Many people have claimed to have been dreaming of being lucid. You're either lucid or you are not. If you achieve a task you've set up before hand then you'll know that you were lucid, the only one who can tell if you were really lucid is yourself  :smiley:

----------


## anime

Wow!
I had SP 20minutes ago but it failed to WILD........(2SPs)
What method should I use after fail a WILD?

----------


## Matte87

You could try again and again, then it'll be a DEILD but it's basicly the same thing only a bit easier.

----------


## anime

hey matte,i cant recall dreams anymore! lol
in last week i recall just 2 dreams
others was very very old dreams(about 2 or 3 years ago)
im sure i dont dream them again but i recall those old dreams better than before
whats the meaning of this? is this normal?

----------


## Matte87

Have you changed your sleeping schedule? Do you sleep more or less now? It might be stress, things you eat (or don't eat), your sleep or just random factors that you can't control.

----------


## anime

> Have you changed your sleeping schedule? Do you sleep more or less now? It might be stress, things you eat (or don't eat), your sleep or just random factors that you can't control.
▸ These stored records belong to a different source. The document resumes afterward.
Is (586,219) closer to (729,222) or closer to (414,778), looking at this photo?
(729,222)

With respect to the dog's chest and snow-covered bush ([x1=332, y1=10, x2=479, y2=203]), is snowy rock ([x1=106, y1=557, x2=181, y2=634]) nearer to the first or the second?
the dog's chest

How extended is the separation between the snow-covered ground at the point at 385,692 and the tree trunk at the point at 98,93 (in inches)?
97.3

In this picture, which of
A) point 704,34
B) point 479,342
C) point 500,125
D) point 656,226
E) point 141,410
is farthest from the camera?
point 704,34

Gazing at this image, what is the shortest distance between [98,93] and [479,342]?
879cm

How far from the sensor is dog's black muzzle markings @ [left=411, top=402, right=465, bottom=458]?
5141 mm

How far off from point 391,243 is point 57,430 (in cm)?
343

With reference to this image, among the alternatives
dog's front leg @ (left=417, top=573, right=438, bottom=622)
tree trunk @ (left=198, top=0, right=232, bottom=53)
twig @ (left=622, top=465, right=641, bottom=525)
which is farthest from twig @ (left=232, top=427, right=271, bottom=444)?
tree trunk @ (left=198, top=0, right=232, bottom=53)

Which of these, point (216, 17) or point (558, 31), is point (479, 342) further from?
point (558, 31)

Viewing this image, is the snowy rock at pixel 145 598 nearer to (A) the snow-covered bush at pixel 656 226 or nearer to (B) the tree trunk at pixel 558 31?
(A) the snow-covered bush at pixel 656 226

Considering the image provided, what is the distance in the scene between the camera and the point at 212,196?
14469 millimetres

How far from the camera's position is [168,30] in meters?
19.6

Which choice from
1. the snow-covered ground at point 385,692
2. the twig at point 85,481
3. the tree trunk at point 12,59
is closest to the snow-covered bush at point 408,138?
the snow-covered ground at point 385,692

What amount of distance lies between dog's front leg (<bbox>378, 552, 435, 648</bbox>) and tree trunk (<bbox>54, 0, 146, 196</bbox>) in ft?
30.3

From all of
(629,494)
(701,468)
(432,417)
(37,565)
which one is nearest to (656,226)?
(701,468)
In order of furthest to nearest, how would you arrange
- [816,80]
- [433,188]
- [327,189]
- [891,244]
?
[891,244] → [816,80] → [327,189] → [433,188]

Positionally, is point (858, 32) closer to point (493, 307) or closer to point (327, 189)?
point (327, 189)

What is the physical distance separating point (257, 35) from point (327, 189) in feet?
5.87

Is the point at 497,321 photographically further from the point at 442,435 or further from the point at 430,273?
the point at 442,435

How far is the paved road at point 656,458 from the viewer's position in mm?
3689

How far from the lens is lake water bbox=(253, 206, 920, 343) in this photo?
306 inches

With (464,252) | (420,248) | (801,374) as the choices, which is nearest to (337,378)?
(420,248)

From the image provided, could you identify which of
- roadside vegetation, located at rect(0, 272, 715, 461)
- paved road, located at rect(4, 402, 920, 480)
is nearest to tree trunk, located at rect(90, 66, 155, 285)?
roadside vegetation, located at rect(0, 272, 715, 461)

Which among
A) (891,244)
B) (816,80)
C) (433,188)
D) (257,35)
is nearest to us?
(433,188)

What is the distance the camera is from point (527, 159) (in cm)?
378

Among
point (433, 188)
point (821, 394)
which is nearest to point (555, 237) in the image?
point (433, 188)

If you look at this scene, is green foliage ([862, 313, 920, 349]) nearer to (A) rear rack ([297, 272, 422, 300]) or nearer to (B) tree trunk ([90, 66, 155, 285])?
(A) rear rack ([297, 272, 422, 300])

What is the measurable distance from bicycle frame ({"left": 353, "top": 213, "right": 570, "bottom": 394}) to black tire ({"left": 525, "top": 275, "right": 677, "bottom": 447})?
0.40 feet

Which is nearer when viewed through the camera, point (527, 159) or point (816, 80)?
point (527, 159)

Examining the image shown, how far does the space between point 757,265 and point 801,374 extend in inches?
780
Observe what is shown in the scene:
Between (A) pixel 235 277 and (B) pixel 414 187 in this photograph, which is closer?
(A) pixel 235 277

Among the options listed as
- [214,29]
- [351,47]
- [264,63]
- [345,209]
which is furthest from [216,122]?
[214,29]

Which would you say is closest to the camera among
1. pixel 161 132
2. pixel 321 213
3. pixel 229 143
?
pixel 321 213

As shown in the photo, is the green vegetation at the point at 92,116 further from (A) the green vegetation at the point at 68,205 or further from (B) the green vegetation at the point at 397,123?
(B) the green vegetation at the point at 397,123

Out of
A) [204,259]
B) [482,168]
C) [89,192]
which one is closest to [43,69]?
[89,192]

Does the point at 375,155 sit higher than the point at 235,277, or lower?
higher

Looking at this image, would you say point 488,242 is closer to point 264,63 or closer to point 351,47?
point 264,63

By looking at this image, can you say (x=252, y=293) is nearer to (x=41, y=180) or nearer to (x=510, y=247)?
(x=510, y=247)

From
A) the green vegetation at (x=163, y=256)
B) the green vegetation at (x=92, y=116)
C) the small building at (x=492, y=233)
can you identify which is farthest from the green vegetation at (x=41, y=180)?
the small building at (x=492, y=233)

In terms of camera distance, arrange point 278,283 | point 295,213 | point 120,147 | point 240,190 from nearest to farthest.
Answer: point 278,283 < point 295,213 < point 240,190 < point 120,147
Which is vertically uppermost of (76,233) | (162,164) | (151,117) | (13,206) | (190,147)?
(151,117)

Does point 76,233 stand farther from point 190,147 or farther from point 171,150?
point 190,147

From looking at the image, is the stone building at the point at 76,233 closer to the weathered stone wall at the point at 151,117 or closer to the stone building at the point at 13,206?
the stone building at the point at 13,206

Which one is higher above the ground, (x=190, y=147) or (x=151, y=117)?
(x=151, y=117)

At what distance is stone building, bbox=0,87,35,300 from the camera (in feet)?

Its already 1 week I sleep more than before but DR isnt better.........
What should i dont eat?

----------


## Matte87

I only know of food that make you dream more, it's mainly food that contain vitamins such as B-Vitamins. I was just throwing all theories out there  :smiley:  I suggest you don't feel too stressed out about recalling your dreams, you'll soon start having dreams again  :smiley:

----------


## anime

> i only know of food that make you dream more, it's mainly food that contain vitamins such as b-vitamins. I was just throwing all theories out there  i suggest you don't feel too stressed out about recalling your dreams, you'll soon start having dreams again



tnx  :smiley:

----------